EDITORIAL: Use caution when using space heaters

Residents of the apartment building which suffered the New York City's deadliest fire in three decades, gather outside the building to collect their belongings Monday.
PHOTOGRAPHER:
Residents of the apartment building which suffered the New York City's deadliest fire in three decades, gather outside the building to collect their belongings Monday.

Sunday’s fatal apartment building fire in the Bronx — which killed at least nine adults and eight children and caused serious injury to many others — should serve as a stark reminder that keeping warm in the winter can be dangerous.

Among the causes of that fire, officials said, was a malfunctioning space heater in one of the apartments.

With local temperatures plummeting to their lowest levels of the winter so far this week, homeowners and apartment dwellers will be more reliant on space heaters to supplement their heat.

Modern space heaters are generally safe.

But as we saw from the Bronx fire, a malfunctioning heater or one being used inappropriately can prove deadly.

According to the National Fire Protection Association, space heaters account for one-third of all home fires and four out of five home-heating fire deaths.

One key to safe operation is placement.

Place space heaters on a firm, level surface, and make sure to keep it at least three feet from bedding, curtains, rugs, paper and other potentially flammable materials.

Don’t place a space heater in a high-traffic area where people are likely to trip over the cord and knock the device over. Never let kids or pets play too closely to one.

Never use a space heater with an extension cord or power strip. Because of the amount of energy they draw, not plugging them directly into an outlet could result in the heaters overheating and causing a fire.

Make sure the electrical cord on the heater isn’t frayed or damaged. Avoid using them in bathrooms or other areas where they are likely to be exposed to water.

And make sure to turn them off when you leave the room or are sleeping.

If you’re going out to purchase one, ensure it has automatic shutoff and a thermostat, that it can’t be tipped over easily, and that it bears the Underwriters Laboratories mark.

Depending on the type of space heater you have, take the appropriate precautions.

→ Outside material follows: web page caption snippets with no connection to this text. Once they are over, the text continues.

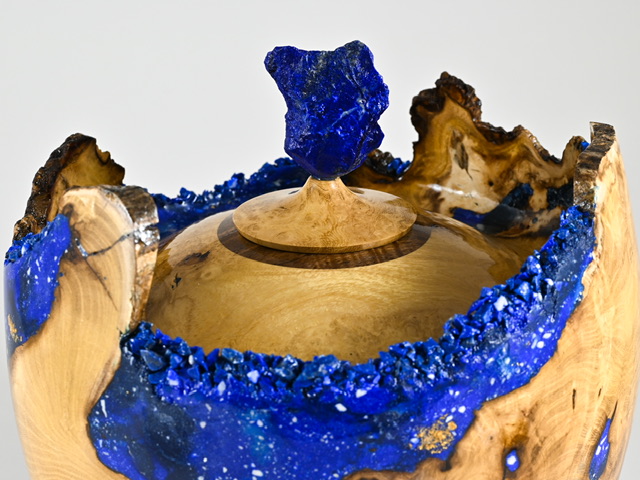 912 robinia - 4 liter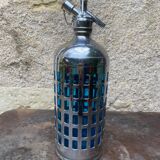 Siphon sparklets london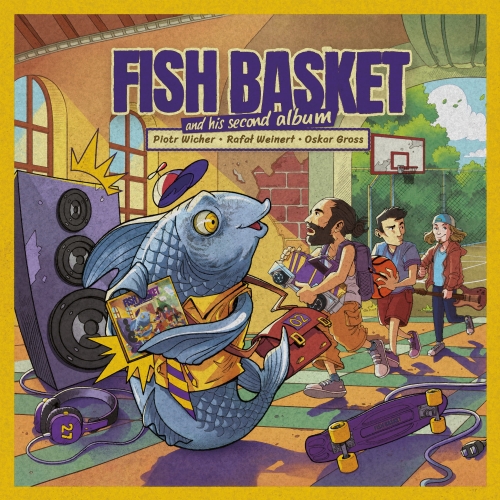 front_fishbasket.jpg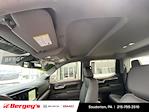 2023 GMC Sierra 1500 Crew Cab 4WD Pickup for sale #BSU4422 - photo 14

The state Health Department post a safety guide for supplemental space heaters at https://www.health.ny.gov/environmental/indoors/heaters/safety guide.htm.

In addition to all the precautions specific to space heaters, make sure your smoke alarms and carbon monoxide detectors are working properly. Most of the victims in the Bronx fire died from smoke inhalation.

If the detectors aren’t working properly, replace them or the batteries, or call your landlord if you rent

Also make sure exits and stairwells are not blocked and that fire doors are operational.

No one should die trying to stay warm in the winter.

If you’re using a space heater, take a few moments to ensure you’re using them safely.